Several different peak values were used and,  in each case, examining the samples confirmed the triangular pattern.  There was an increase in sample values beginning with the first sample until half way through, where the maximum value was encountered.  The remaining samples then decreased until they reached the minimum value once more.  Irrespective of the peak value used, a change in the output signal was imperceptible.

NOTE:
While experimenting with the triangular and pulse signals, using the u-law encoding, I found
that sending less than nine samples to the audio port resulted in a 'click' being output regardless of the value of the samples.  Sending over nine samples resulted in no sound heard.  I could not understand this effect as the duration of nine samples is far less than the minimum duration required to perceive a sound.
When sending data to any port using the write system call, the number of bytes to write must also be specified.  It took several hours to realise I was sending nine bytes and specifying 4000 bytes were being sent!
 
The pulse and triangular signals were clearly distinguishable from any of the pure tones or pure tone summations used previously. Yet, they both sounded the same, having very short durations and weak signals, making them barely audible.  In order to overcome this problem, the signal was output continuously for a set number of times.  By outputting the pulse, triangular signals or pure tones in loop a certain number of times, gives the effect of a continuous signal, with no breaks in between. As table 4.8 below shows, both signals took about the same amount of time to produce and output.
 

NUMBER OF SAMPLES
TIME FOR PULSE (s)
TIME FOR TRIANGLE (s)
60
0.001
0.001
100
0.002
0.003
200
0.006
0.007
 Table 4.8
Time to generate and output the triangular and pulse signals

For both triangular and pulse signals, generating and outputting less than about 20 samples, results in a non-audible signal. Furthermore, as the number of samples are increased beyond 200, the signal begins to sound like noise.   Since both signals sound the same, currently the pulse signal is used to convey a depth discontinuity since it is easier to implement.
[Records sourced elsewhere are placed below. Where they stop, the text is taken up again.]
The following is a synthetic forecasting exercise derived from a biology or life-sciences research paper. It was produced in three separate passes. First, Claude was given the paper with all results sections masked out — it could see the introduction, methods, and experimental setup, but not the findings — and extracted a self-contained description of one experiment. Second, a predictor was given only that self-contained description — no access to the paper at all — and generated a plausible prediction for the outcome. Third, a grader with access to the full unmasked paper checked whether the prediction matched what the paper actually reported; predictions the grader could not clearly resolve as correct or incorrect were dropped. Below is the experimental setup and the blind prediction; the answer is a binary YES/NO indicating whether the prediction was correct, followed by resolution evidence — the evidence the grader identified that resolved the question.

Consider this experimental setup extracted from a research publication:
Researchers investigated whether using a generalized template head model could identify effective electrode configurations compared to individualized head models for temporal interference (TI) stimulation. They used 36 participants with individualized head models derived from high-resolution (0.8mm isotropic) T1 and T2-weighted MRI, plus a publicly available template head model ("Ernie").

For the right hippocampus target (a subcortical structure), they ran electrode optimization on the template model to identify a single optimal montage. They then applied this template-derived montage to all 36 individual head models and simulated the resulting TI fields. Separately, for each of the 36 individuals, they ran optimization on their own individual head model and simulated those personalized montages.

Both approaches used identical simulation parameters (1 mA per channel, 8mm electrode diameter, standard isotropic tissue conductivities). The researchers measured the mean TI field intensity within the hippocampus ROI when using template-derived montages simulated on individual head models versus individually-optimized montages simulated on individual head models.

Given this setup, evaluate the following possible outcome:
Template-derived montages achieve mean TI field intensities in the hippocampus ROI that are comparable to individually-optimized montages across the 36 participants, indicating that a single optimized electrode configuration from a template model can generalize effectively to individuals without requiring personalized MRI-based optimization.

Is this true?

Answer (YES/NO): YES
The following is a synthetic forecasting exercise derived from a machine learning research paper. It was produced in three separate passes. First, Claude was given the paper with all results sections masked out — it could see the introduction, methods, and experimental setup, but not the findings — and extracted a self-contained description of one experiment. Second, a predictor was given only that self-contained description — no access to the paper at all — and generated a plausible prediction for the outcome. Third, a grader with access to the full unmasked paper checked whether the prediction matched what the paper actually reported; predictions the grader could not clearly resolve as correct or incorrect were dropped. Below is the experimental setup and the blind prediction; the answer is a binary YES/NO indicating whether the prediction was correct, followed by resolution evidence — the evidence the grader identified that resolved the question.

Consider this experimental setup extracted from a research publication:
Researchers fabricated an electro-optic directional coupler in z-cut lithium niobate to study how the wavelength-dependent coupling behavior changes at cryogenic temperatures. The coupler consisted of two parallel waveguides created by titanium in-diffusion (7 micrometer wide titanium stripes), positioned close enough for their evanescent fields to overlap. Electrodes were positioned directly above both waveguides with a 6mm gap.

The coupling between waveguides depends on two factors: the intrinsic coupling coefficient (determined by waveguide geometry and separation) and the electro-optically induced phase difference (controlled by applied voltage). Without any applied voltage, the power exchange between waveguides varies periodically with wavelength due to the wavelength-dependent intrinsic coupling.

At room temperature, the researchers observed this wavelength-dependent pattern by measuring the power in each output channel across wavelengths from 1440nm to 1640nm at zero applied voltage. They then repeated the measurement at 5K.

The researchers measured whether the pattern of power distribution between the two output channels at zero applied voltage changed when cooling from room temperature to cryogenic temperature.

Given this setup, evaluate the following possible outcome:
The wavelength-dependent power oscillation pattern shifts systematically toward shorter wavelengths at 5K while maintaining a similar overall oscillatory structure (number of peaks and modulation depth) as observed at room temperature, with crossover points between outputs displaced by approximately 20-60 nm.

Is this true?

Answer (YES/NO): NO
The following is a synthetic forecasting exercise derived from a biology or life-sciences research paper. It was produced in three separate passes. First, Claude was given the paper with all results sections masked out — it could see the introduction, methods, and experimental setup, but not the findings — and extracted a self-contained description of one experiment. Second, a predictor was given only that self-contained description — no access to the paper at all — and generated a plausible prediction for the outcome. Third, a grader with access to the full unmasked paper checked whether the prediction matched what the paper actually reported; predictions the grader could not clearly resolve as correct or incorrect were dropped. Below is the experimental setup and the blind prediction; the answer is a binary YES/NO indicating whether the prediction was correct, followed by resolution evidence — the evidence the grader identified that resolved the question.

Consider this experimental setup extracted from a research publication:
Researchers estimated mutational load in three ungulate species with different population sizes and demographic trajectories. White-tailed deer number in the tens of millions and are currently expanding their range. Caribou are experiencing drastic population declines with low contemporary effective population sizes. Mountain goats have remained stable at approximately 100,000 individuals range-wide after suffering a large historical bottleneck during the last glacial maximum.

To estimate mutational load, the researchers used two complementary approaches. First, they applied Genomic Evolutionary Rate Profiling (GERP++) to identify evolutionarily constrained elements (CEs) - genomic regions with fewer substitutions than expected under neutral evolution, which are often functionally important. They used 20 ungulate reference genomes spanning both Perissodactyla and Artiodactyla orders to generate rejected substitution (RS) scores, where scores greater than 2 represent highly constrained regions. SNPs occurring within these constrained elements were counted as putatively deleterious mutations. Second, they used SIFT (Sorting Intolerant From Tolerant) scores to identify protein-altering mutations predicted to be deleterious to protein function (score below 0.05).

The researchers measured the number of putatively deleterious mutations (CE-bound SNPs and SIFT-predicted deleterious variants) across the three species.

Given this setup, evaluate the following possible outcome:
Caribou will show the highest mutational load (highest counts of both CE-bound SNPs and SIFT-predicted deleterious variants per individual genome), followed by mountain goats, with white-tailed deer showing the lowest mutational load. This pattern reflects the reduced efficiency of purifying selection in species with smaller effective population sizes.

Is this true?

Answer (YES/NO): NO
4.7.3 USING AN AVERAGE OF THE N PREVIOUS DISTANCES

Comparing the current reading to the previous reading to determine whether a depth discontinuity has been encountered, apparently is effective.  However, in an attempt to limit the possibility of errors due to LRF reading resolution etc. the current distance reading was compared to the average of the previous N readings (values for N tried were 5, 10, 15).  To achieve this, the following algorithm was used:  Although the number of previous readings was pre-defined, a check is required to determine how many previous distances exist in order to calculate the average, given that  the program initially begins with 0 previous distances (when the first distance reading is obtained).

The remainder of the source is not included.